Written by Surbhi Gupta |New Delhi |Updated: March 10, 2019 6:00:34 am
Photographer Martha Cooper on documenting the early years of graffiti and the slow, but steady, mainstream recognition of the art form
To Whom the Streets Belong: The New York-based photographer, 76, who is in the capital for the ongoing street art festival by St+Art Foundation, is known for capturing street art across the world.
American street photographer Martha Cooper has been documenting the murals in Delhi’s Lodhi Colony. We meet her between Blocks 5 and 8 where some children are playing, and the mural with the phrase “We Love Delhi” makes the backdrop. “Capturing street art with people in the frame makes it come alive,” she says. The New York-based photographer, 76, who is in the capital for the ongoing street art festival by St+Art Foundation, is known for capturing street art across the world. She rose to fame for documenting the New York City graffiti scene of the 1970s and 1980s in Subway Art (1984), a book which she created with fellow photographer Henry Chalfant. It later came to be known as the graffiti bible and had sold half a million copies by 2009.

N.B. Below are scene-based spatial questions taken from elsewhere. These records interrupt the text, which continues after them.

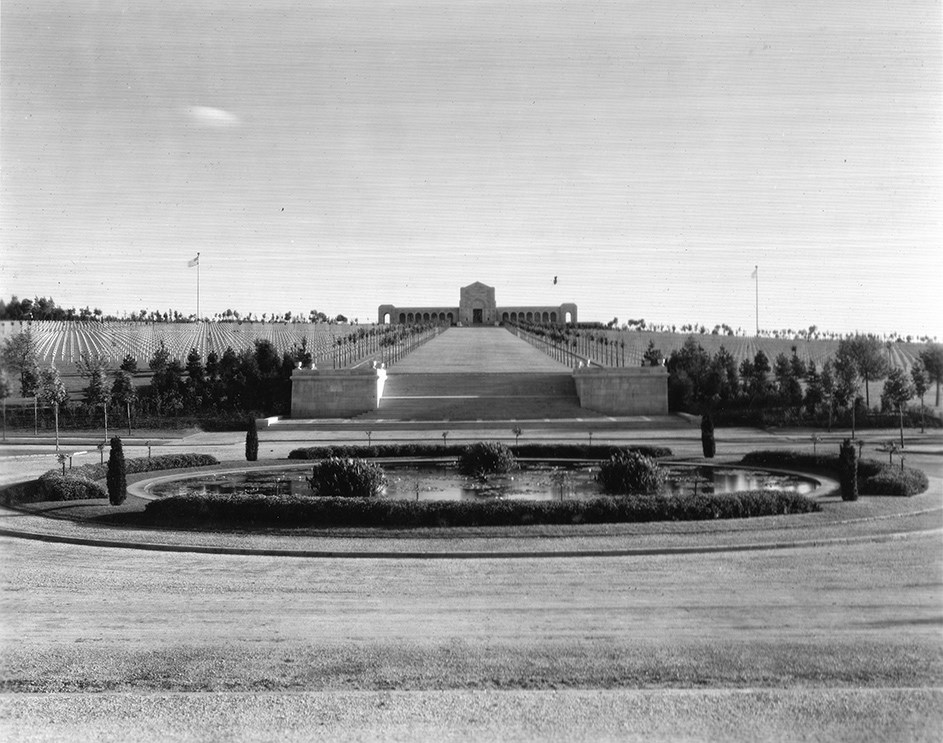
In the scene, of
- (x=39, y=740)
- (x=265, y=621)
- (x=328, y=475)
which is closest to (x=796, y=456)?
(x=328, y=475)

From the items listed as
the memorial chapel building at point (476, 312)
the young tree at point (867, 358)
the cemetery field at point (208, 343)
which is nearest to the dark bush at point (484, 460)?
the young tree at point (867, 358)

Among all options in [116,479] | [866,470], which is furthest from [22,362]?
[866,470]

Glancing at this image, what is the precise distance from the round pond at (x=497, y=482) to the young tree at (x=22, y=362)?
75.5 feet

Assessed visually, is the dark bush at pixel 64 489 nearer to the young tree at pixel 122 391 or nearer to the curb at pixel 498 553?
the curb at pixel 498 553

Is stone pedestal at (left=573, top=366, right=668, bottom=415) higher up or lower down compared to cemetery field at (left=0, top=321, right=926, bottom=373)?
lower down

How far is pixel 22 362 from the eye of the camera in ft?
141

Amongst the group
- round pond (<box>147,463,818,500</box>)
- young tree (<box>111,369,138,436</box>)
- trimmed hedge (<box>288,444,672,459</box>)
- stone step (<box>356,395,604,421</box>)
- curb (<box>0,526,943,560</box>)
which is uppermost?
young tree (<box>111,369,138,436</box>)

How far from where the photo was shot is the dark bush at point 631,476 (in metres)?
16.6

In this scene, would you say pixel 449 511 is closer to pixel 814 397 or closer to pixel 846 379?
pixel 814 397

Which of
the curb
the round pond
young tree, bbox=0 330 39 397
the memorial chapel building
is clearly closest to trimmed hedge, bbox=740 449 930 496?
the round pond

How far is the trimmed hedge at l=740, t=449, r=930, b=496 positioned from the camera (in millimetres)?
16344

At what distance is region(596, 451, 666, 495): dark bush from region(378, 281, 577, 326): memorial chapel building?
103755mm

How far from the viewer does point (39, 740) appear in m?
6.42

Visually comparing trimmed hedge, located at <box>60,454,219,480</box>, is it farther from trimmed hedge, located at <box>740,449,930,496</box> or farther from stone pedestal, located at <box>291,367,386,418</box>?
stone pedestal, located at <box>291,367,386,418</box>
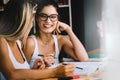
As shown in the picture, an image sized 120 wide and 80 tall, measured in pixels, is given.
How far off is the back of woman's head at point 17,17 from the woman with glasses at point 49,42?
0.10m

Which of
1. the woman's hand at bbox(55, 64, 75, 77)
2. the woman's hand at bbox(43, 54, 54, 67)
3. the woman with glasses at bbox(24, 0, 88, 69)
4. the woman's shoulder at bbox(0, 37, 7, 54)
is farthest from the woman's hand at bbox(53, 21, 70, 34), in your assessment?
the woman's shoulder at bbox(0, 37, 7, 54)

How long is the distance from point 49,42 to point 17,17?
39 centimetres

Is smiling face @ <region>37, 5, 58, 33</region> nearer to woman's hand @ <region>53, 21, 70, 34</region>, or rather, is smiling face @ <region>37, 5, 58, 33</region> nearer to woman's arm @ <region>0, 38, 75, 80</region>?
woman's hand @ <region>53, 21, 70, 34</region>

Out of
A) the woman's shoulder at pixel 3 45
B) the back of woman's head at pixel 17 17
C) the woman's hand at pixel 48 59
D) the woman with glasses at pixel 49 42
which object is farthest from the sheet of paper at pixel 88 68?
the woman's shoulder at pixel 3 45

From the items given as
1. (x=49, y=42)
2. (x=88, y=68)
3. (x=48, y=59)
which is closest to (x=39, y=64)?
(x=48, y=59)

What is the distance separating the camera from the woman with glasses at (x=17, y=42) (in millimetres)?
2838

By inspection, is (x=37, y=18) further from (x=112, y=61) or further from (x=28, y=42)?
(x=112, y=61)

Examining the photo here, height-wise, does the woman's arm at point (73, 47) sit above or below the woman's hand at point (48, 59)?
above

Maryland-born Cooper was initiated into photography at the age of three. “My dad owned a camera store and he handed me one. I went about clicking anything that I found interesting, but I wasn’t really imagining it would be a career till I got older,” she says. Cooper graduated in art from Grinnell College, Iowa, and became the first female photojournalist to be employed by the New York Post. Her introduction to the world of graffiti came through a feature story about children playing on the streets without their parents. “One of the boys showed me a notebook in which he had made sketches, as practice before making them on a wall. The idea that these kids had their own art world drew me to the world of street art and graffiti,” she says. The boy introduced her to graffiti “king” Dondi (born Donald Joseph White), who allowed her to accompany him on his graffiti-making expeditions. Soon, she started following various graffiti artists in and around the Bronx, in New York City.
Last week, The New York Times wrote an obituary for Dondi as part of the ongoing series Overlooked, featuring tributes to those who were previously overlooked by the obituary section owing to their race or gender. “The Times has always been anti-graffiti so for them to celebrate a graffiti artist is a positive change,” says Cooper. They used Cooper’s photo of the artist straddling two subway cars in a Brooklyn train yard. People in the city hated graffiti, and thought of it as pure vandalism, she says. “They didn’t understand what the kids were writing and felt they were being attacked by the graffiti. But as soon as one started recognising what was written, then it became fun and more like a puzzle,” she says. Things have turned around in New York City since then: now, when street artists gentrify an area with their art, real estate prices shoot up, making housing unaffordable even for long-time residents.
The stigma around street art extended to books about it as well. “When Henry and I wanted to get a book published, it was hard to find a publisher, everyone kept rejecting us, until we found Thames & Hudson in England,” she says. But Subway Art took its time to make an impact. “It was a little disappointing at first because I thought it will give an immediate boost to my career as a photographer,” she says. The book slowly gained iconic status, though, and was instrumental in introducing graffiti and hip hop around the world. Featuring popular graffiti artists such as Zephyr, Seen, Kase2, Dondi Poem One and Lady Pink, it is known to be one of the most stolen books in the UK. “I didn’t expect it to be this popular. I thought I was photographing something very specific to New York. Frequently, after a photographer dies, the work generates interest. So it’s nice that in my lifetime people are enjoying the pictures that I took,” she says.